Over a period of around 15 years, I progressed through management to become a senior executive for marketing of a large retail menswear chain of 480 stores. I had now relocated to London as a career move and found that I was living only 30 minutes walk from the same AT training school that my Danish teacher had described all that time ago. I decided to have some more sessions as a form of top-up to my previous AT experience and found that my interest in becoming a teacher was still there. I was earning good money, and with agreement from my wife, I decided to quit my executive job, return the company car and relinquish the big salary to become a student again for three years. It was a complete change of life. Little did I realise then, that my wife and I would separate within six months of me starting training and I found myself living in digs for a long time before our property was sold. I hit rock bottom financially as all my savings were assigned to paying the course fees. I remember my total financial allowance, over and above my bedsit rental was £17.50 per week, to cover all food, papers, travel and everything. It was a good wake-up call and humbling experience. Only towards the end f my training was our flat eventually sold (the housing market had been in serious slump) and eventually got some capital.

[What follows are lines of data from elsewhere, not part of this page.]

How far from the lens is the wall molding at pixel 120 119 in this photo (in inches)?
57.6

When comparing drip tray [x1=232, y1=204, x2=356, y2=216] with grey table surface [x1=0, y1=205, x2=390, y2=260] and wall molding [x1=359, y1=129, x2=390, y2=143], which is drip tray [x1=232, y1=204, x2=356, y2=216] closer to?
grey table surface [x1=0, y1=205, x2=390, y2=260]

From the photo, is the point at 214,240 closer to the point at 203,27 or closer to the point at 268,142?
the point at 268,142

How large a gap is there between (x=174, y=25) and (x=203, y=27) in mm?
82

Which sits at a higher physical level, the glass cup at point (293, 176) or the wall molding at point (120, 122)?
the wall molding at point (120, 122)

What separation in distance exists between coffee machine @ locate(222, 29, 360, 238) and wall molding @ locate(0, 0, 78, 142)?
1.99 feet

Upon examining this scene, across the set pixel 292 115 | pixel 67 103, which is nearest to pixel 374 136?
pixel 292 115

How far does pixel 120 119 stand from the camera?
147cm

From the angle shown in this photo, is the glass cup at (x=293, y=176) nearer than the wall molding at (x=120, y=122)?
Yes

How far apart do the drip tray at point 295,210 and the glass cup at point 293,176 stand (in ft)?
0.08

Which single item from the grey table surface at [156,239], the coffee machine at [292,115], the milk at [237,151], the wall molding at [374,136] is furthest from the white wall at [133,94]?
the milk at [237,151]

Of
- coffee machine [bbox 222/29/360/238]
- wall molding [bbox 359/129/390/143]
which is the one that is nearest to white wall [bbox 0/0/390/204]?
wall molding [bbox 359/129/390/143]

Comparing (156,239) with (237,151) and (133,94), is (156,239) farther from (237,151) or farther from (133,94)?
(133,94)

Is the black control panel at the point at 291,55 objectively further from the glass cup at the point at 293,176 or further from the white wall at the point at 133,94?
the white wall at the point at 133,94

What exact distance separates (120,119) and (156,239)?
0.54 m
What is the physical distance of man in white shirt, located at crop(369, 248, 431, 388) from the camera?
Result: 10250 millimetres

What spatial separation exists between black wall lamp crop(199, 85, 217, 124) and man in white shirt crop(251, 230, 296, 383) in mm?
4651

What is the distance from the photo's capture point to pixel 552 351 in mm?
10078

But on thinking back to the days in 1972 when I first asked how do I become a teacher, like my own client asked me today, I could not have possibly have imagined what actually would eventually occur. However, I do remember a night-time dream I had at that time, of entering the Constructive Teaching Centre and Walter Carrington holding out his hand to welcome me. It didn't occur to me that fifteen years later I would have moved to London, live a mile away from the training school and eventually train with the same man who had been described to me as a young man.
Since then I have never looked back. The Alexander Technique is now my profession and I happily run a successful practice in London's west end where I get to meet many wonderful and interesting people from all walks of life and from all around the world. I also get to write blogs like this that go on far too long.
What I wanted to mention is the same message I've blogged about on many occasions. 'What you think is what you get.' It may come right away, or it may take 15 years as it did in my case. But when the time is right you will get what you dreamed of. It's the law.....as much as the law of gravity. Thoughts become things.
So dream on!
:-)
Comments
Just found this, was it really almost three years ago?